Gary Patterson’s biggest beef with the CFP? It’s still a popularity contest

TCU coach Gary Patterson doesn’t trust the College Football Playoff selection committee and isn’t too fond of it using “style points” to determine the four best teams.

“I don’t think anybody trusts them,” Patterson told ESPN for an article that surveyed 62 coaches for their opinions on the playoff. “I don’t mean that in a bad way, but the people you have on it, I don’t trust anybody to recruit for me. If I just followed all of the recruiting services, I’d be fired by now.”

Patterson elaborated on his stance Tuesday, particularly with the reference of “style points” serving as a determining factor.

In Patterson’s mind, style points are another way for the committee to err on the side of a blue-blood program.

After all, his 2014 team fell out of the playoff mix — going from No. 3 to No. 6 in the final rankings — after the Frogs whipped Iowa State 55-3 in that year’s regular-season finale.

“If you’re going to go on style points, I think you need to go to eight teams because I think you’re going to leave somebody out,” Patterson said. “Here’s what I think style points sometimes means: T-shirts. How much money do we make by who we take? To be honest with you, I think that had something to do with us not getting in there ‘14. They didn’t want it to be the first playoff and TCU be the team that doesn’t sell as many T-shirts.

“In seven days, all of a sudden, three teams played so much better than we did after we won 55-3? So I don’t think it’s about style points at all. I think it’s about a lot of other things.

“But what I was told was that we’re going to a committee so that we can choose the four best teams. Period.”

The Big 12 didn’t have a conference championship game that season, though, which was another “data point” the committee used against TCU and Baylor in deciding the top four teams.

Now the conference has that “13th” data point and it has helped Oklahoma reach the CFP in three of the past four years. But Patterson brushed off the notion TCU would’ve gotten in had it won a Big 12 title game.

“I don’t know that to be true, either,” Patterson said. “That’s what they said — you needed the 13th data point. I beat Oklahoma. I beat Texas. You beat all the teams. Why is it that I have to have one more ballgame to show I had a good football team?

“I had coaches at those places that got into the playoffs tell me they’re glad they didn’t have to play us. That we didn’t get in.”

Instead, Ohio State moved to the No. 4 spot and won the championship by knocking off Alabama and Oregon.

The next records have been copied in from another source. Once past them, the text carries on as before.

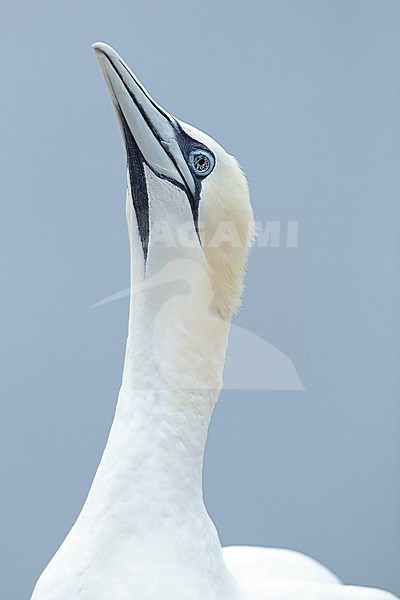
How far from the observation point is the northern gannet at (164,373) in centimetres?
91

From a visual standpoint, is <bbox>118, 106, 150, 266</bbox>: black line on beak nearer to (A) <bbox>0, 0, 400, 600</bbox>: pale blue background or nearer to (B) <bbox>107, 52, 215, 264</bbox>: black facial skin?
(B) <bbox>107, 52, 215, 264</bbox>: black facial skin

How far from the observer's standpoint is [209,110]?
167 cm

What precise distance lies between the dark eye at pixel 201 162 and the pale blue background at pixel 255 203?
671 millimetres

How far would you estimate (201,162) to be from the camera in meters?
0.96

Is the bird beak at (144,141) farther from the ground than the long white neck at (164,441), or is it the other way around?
the bird beak at (144,141)

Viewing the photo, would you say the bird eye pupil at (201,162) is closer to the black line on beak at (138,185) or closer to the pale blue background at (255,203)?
the black line on beak at (138,185)

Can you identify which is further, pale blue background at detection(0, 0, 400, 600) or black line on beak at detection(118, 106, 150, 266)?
pale blue background at detection(0, 0, 400, 600)

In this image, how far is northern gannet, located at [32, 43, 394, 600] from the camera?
0.91 m

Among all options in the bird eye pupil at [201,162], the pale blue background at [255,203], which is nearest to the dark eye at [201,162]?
the bird eye pupil at [201,162]

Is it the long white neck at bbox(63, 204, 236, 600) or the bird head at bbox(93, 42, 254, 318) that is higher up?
the bird head at bbox(93, 42, 254, 318)

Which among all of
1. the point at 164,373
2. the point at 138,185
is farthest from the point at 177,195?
the point at 164,373

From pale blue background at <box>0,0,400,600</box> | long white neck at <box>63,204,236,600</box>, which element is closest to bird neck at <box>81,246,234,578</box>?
long white neck at <box>63,204,236,600</box>

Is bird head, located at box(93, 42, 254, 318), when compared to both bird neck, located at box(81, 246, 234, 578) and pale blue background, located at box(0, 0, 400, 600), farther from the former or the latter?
pale blue background, located at box(0, 0, 400, 600)

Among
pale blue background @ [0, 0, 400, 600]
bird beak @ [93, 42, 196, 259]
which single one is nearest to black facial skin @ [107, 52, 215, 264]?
bird beak @ [93, 42, 196, 259]
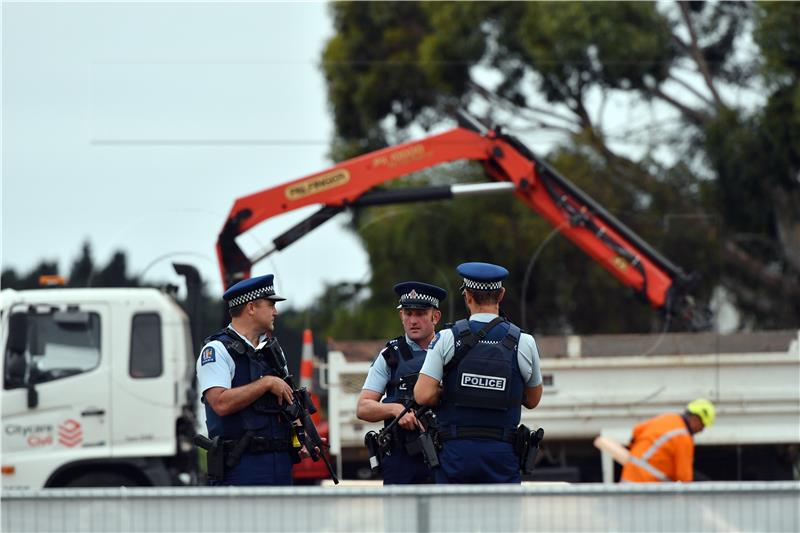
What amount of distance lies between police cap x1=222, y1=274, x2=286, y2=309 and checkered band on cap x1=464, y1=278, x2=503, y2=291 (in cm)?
85

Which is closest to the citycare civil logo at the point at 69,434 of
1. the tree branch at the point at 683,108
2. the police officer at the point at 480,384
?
the police officer at the point at 480,384

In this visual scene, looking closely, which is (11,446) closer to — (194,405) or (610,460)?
(194,405)

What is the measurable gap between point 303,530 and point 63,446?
247 inches

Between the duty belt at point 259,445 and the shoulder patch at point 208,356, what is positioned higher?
the shoulder patch at point 208,356

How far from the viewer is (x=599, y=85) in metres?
21.7

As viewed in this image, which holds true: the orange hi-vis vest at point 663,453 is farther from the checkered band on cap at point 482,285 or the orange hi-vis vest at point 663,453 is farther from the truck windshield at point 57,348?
the truck windshield at point 57,348

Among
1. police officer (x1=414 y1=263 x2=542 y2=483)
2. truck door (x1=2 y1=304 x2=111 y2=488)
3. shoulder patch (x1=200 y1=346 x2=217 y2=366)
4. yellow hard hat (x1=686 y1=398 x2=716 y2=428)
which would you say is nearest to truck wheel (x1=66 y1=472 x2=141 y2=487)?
truck door (x1=2 y1=304 x2=111 y2=488)

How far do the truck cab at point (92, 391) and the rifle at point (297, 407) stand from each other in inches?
171

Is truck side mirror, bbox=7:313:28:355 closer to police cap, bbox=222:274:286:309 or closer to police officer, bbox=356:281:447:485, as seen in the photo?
police officer, bbox=356:281:447:485

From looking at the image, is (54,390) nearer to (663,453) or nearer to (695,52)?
(663,453)

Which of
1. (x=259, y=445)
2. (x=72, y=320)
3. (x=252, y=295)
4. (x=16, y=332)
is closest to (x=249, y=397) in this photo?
(x=259, y=445)

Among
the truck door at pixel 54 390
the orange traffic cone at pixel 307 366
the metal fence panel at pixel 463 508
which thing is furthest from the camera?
the orange traffic cone at pixel 307 366

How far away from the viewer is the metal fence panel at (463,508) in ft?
13.1

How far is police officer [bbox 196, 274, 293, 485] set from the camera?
5711mm
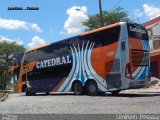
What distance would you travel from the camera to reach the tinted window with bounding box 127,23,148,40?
22.4 meters

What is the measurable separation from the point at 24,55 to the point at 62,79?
582 centimetres

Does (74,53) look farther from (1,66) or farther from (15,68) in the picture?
(1,66)

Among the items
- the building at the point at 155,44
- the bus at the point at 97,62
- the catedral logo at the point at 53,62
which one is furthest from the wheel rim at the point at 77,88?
the building at the point at 155,44

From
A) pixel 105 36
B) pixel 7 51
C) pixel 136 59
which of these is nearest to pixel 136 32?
pixel 136 59

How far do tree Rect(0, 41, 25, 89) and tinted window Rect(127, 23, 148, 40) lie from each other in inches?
2402

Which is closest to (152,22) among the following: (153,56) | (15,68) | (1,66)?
(153,56)

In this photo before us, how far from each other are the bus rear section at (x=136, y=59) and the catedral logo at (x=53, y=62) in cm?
539

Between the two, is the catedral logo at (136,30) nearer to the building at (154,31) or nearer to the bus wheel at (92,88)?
the bus wheel at (92,88)

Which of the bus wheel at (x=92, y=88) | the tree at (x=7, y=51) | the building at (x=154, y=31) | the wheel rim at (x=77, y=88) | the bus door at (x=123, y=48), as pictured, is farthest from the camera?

This season is a good example why eight teams are needed, he said. Ohio State is No. 1, followed by unbeatens LSU, Alabama and Penn State. Defending champion Clemson is fifth at 9-

“All of us can generally pick the top two,” Patterson said. “I think they’re going to have a lot of trouble this year, to be honest with you, ‘cause I think there’s six to eight teams. I’d really like to see eight teams get after it and see who would come out on the other end.”